== Your task ==
Below are the records; return every line from the one that contains "this 850×425 image." to the last, exactly, skipping the pictures.

Free-text object descriptions

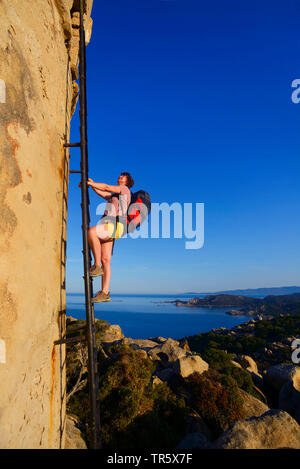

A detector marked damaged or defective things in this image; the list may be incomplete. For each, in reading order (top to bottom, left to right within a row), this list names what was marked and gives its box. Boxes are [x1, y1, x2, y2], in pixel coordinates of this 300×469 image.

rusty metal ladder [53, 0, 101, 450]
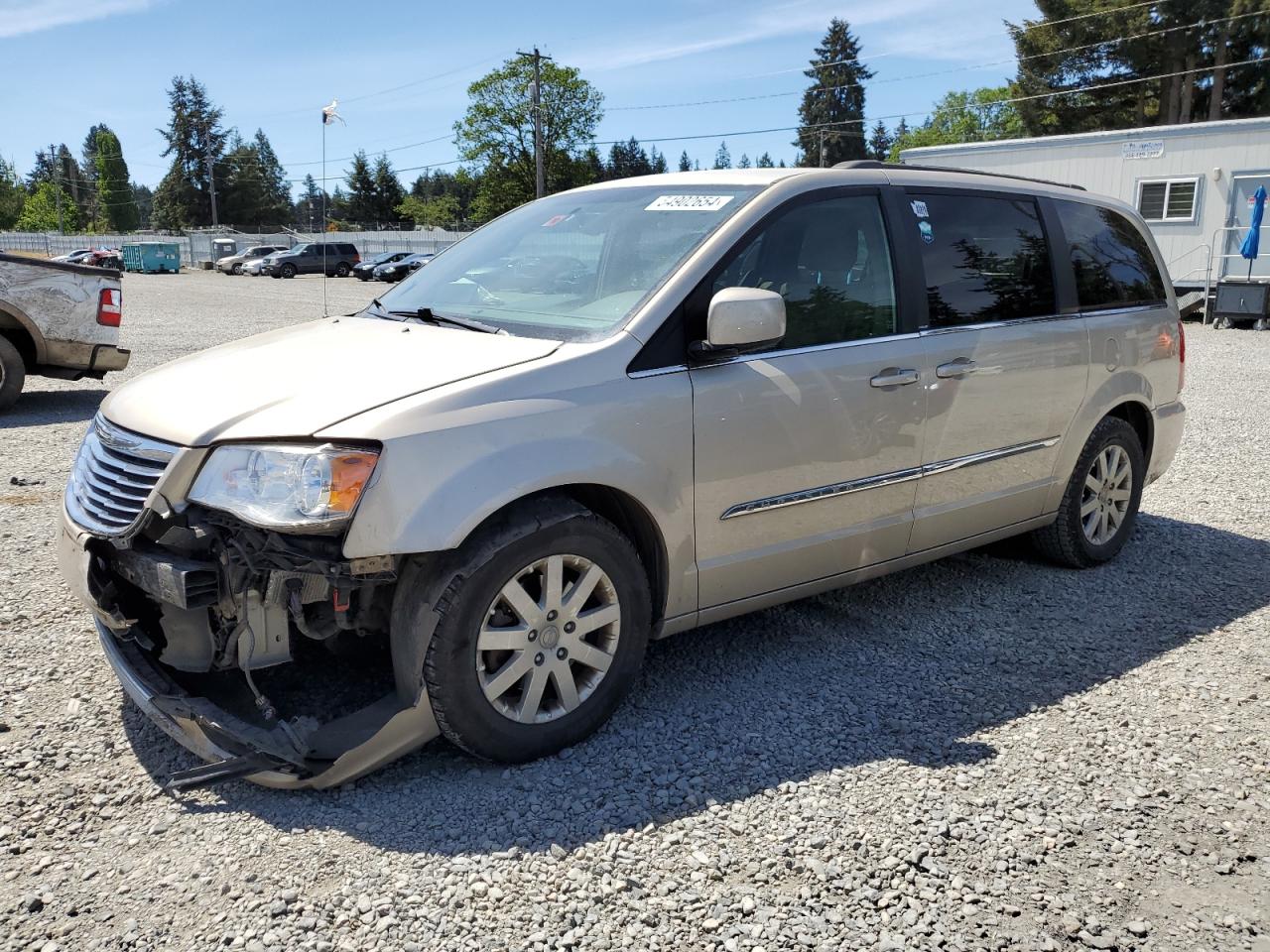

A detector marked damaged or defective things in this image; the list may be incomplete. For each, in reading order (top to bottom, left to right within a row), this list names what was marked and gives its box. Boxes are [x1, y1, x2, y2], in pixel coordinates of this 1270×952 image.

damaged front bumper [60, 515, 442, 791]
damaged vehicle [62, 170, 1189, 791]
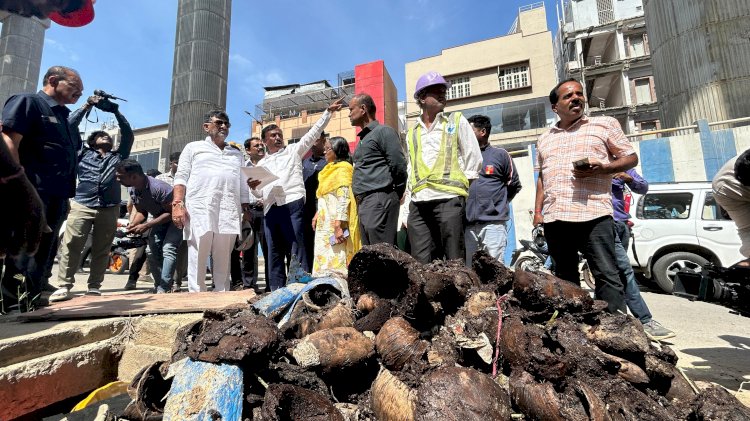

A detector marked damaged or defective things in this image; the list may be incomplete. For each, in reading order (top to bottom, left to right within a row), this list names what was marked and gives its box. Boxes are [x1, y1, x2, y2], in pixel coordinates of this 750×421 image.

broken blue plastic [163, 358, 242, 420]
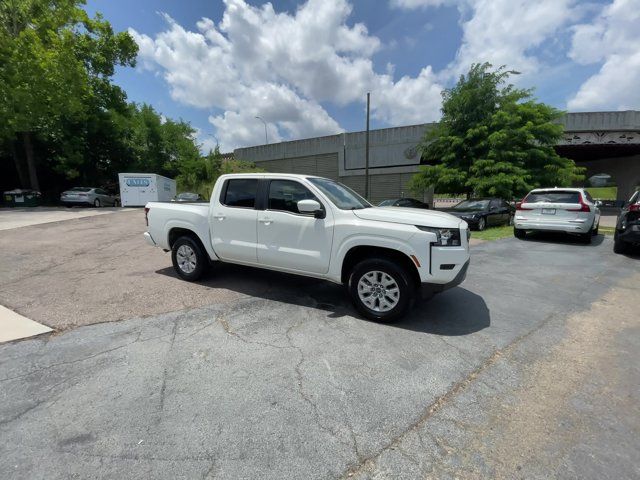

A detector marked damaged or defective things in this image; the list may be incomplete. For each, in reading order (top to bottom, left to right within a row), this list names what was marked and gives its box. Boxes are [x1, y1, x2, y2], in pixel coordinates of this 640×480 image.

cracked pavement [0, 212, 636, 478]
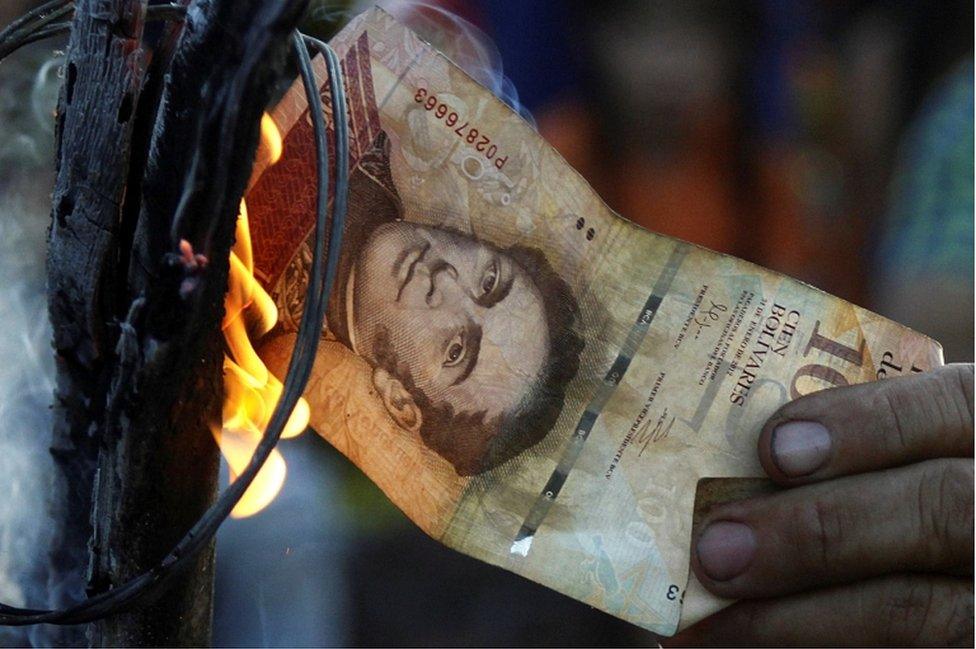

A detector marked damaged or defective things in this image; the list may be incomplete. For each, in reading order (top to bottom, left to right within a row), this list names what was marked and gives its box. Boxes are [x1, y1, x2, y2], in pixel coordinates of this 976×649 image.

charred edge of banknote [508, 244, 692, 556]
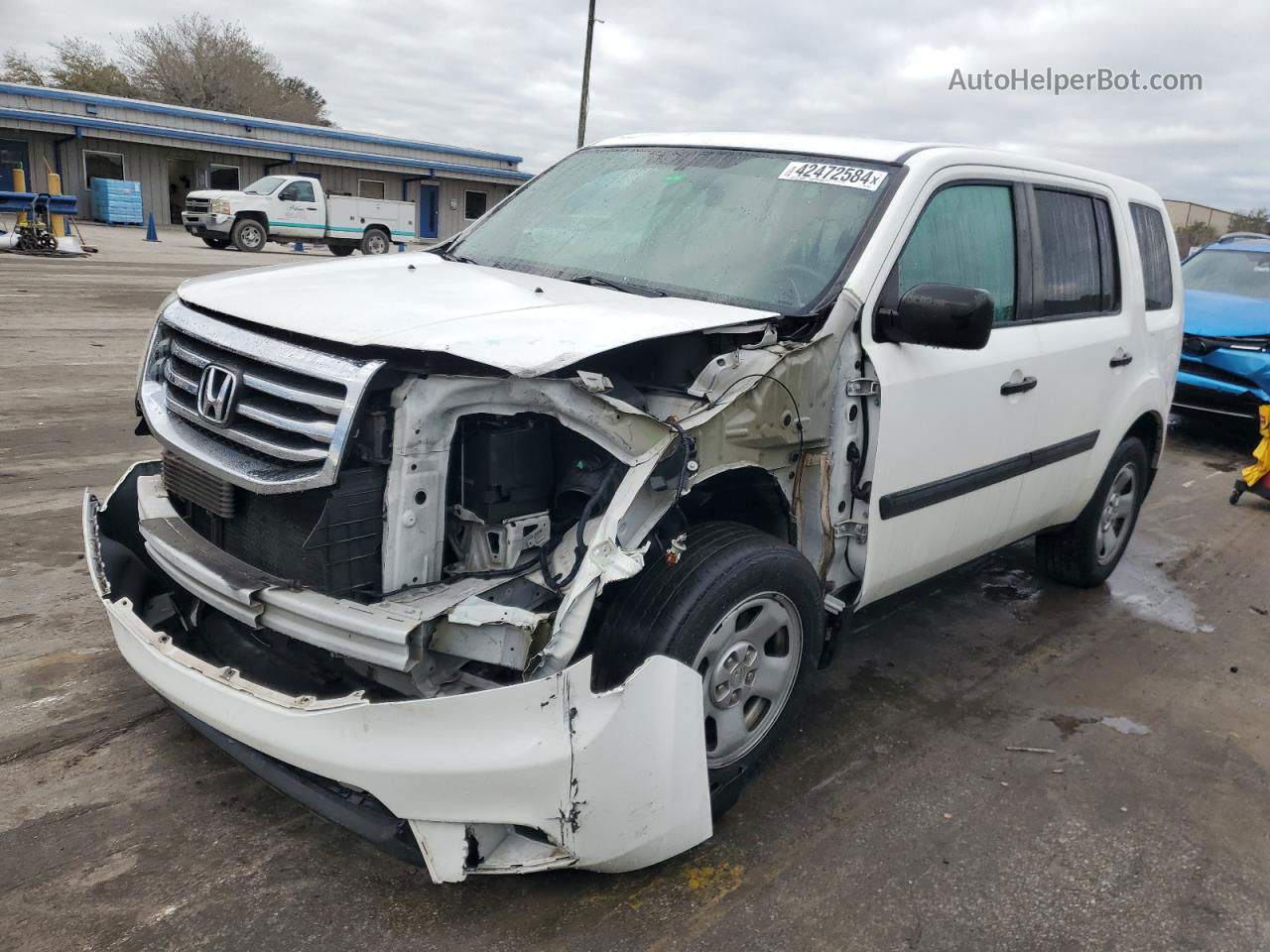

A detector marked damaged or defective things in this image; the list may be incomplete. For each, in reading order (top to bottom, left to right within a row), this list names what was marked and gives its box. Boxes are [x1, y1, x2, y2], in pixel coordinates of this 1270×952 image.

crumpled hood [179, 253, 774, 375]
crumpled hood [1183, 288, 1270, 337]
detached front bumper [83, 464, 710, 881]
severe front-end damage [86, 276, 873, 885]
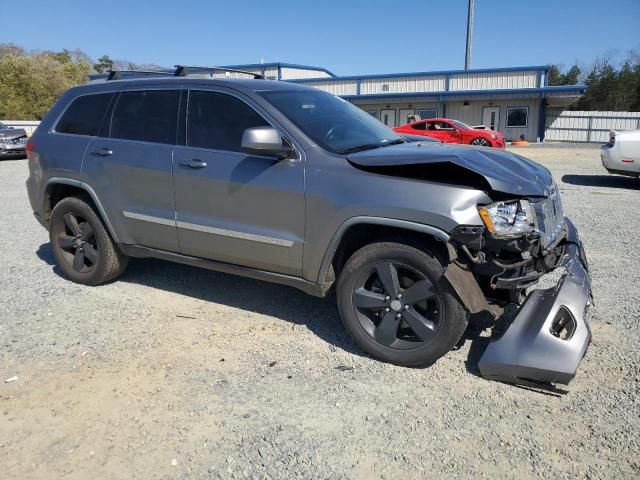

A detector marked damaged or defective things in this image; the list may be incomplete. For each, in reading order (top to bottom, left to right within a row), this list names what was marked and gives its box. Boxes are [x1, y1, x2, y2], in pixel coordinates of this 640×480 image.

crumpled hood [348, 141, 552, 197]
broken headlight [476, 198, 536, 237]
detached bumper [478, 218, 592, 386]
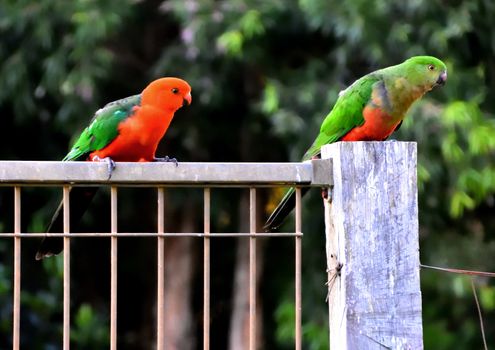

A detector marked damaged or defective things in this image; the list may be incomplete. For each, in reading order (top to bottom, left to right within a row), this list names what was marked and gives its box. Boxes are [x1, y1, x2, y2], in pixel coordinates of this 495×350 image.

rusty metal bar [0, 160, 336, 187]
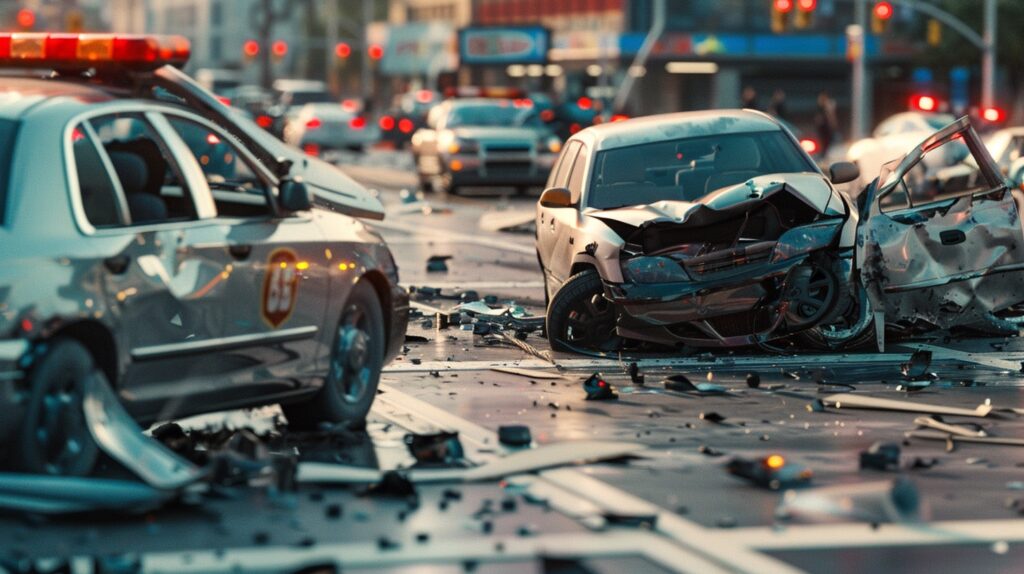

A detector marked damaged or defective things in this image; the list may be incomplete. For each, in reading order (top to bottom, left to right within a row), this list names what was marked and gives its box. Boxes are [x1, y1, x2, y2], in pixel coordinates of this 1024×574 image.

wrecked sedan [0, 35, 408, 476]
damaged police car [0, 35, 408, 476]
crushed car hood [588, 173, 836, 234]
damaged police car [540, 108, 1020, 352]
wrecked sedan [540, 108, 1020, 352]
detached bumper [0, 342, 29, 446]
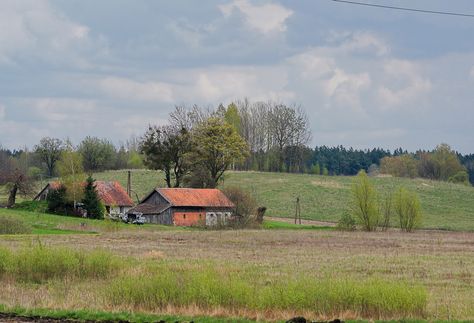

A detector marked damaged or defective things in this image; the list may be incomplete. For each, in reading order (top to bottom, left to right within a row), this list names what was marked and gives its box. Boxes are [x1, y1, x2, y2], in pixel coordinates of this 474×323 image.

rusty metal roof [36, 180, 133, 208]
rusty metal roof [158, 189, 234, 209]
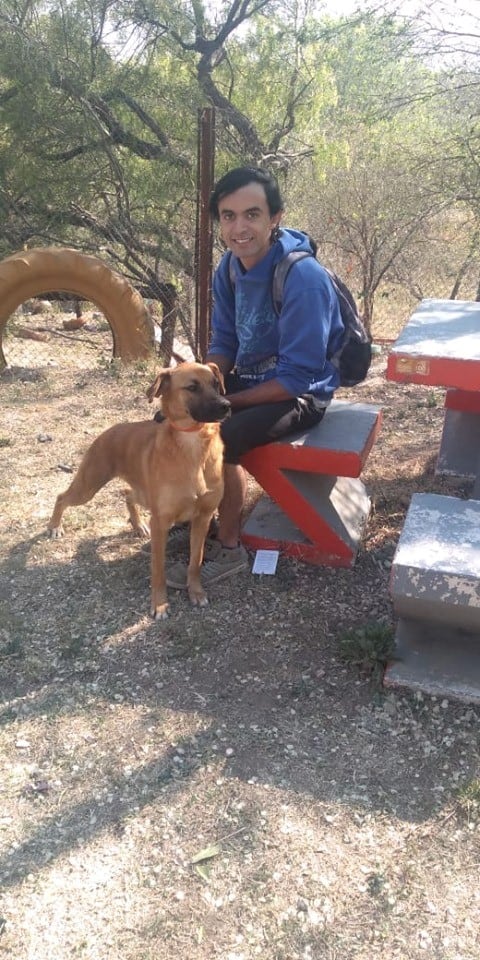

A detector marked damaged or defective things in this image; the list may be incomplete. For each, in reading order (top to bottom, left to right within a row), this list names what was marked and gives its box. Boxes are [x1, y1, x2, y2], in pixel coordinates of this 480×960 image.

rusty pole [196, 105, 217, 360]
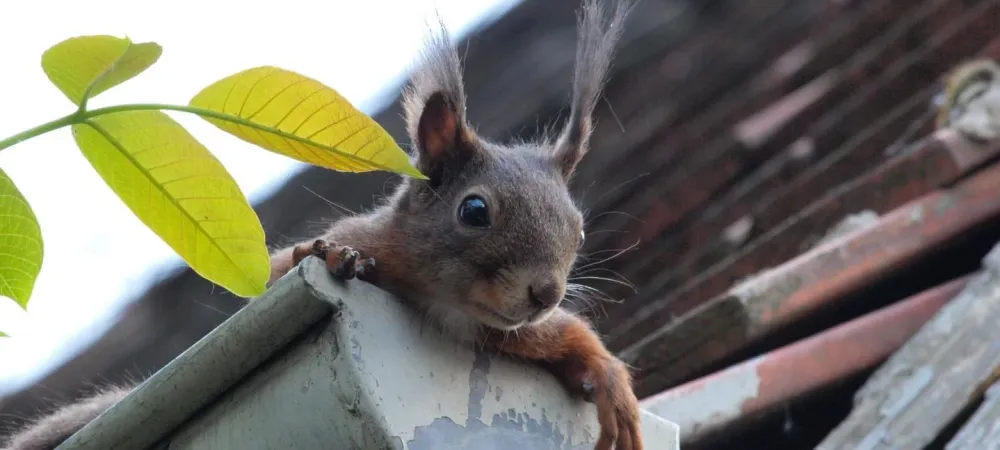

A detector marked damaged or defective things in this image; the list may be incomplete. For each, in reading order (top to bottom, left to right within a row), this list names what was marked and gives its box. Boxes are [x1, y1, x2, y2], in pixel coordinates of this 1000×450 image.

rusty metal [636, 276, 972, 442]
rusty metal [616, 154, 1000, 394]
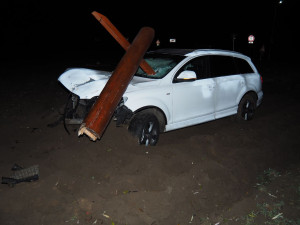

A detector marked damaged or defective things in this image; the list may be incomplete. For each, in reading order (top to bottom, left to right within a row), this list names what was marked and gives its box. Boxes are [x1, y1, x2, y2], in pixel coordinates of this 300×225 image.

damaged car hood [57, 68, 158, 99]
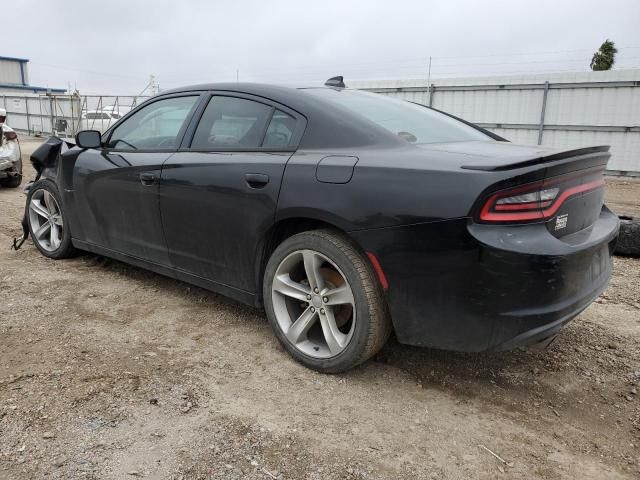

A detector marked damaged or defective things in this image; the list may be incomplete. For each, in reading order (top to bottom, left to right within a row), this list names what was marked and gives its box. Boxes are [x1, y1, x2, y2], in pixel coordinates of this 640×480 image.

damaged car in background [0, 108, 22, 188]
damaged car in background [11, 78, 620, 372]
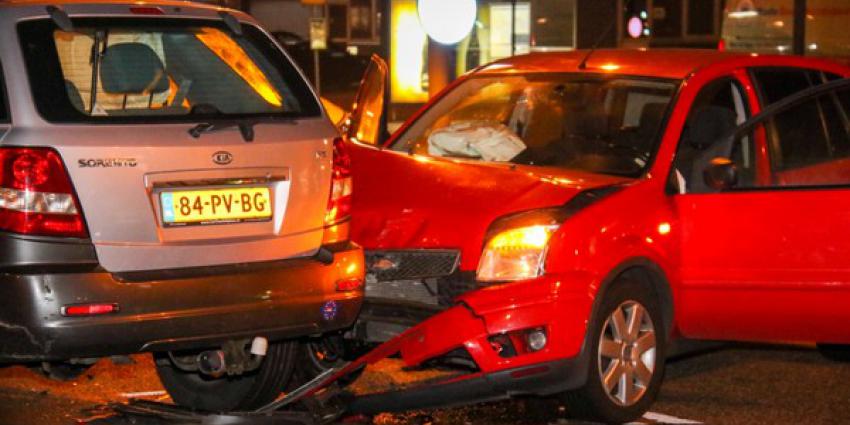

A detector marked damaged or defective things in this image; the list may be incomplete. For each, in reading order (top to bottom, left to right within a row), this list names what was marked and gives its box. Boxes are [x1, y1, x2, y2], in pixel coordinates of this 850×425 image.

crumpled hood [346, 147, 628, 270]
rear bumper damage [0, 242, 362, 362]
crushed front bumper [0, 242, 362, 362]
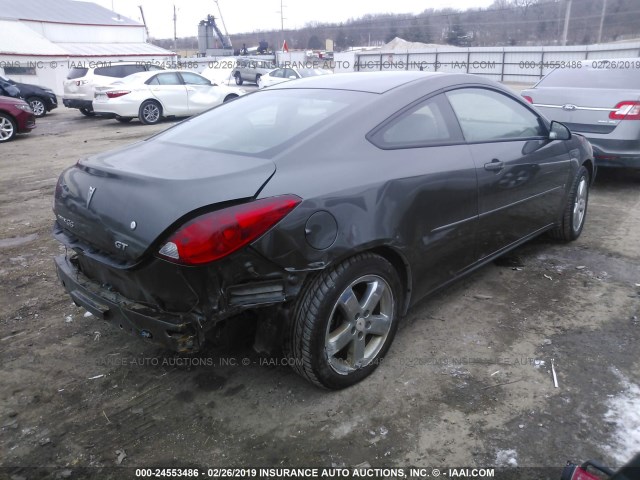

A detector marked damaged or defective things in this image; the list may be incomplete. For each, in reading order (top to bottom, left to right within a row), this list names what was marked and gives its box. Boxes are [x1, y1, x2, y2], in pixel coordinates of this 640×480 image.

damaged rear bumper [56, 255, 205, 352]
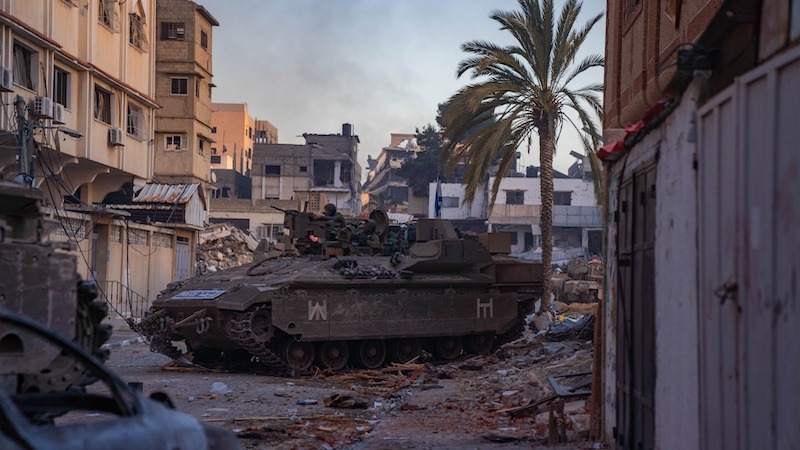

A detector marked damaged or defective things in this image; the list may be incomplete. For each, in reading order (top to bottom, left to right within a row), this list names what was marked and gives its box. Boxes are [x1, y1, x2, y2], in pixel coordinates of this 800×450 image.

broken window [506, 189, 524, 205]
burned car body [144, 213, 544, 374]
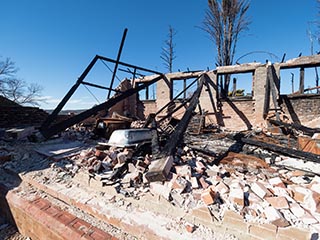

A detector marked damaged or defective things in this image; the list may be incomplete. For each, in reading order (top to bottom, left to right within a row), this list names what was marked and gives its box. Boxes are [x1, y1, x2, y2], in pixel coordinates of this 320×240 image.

== Task solution ==
A detector marked damaged or defective things in this image; the list may be incomplete. For each, in reading order (top to bottom, left to right within a row), this list names what was marked and gives its box. Boxes are [x1, y1, x2, y2], in pixel coordinates of this 850×425 image.

crumpled hood [346, 147, 628, 270]
rear bumper damage [0, 242, 362, 362]
crushed front bumper [0, 242, 362, 362]

A detector marked damaged or defective things in this image; the list may be incomplete. For each, in reading order (top to bottom, left to right within a row), this list names what was marked and gives its box. Boxes are [x1, y1, x2, y2], in pixel coordinates of this 640×480 image.

damaged rear bumper [56, 255, 205, 352]

A detector marked damaged or defective things in this image; the list may be incomplete. For each, in reading order (top to bottom, left to right within a row), this list names what was marked and gives its box. Boxes are [x1, y1, x2, y2], in pixel coordinates of this 800×450 image.

broken window [506, 189, 524, 205]
burned car body [144, 213, 544, 374]

A detector marked damaged or defective things in this image; the list may be incomplete. For each, in reading order (top to bottom, left to right within a row), this list names what was marked and gives its box. Boxes are [x1, y1, x2, y2], in pixel coordinates of this 320×240 image.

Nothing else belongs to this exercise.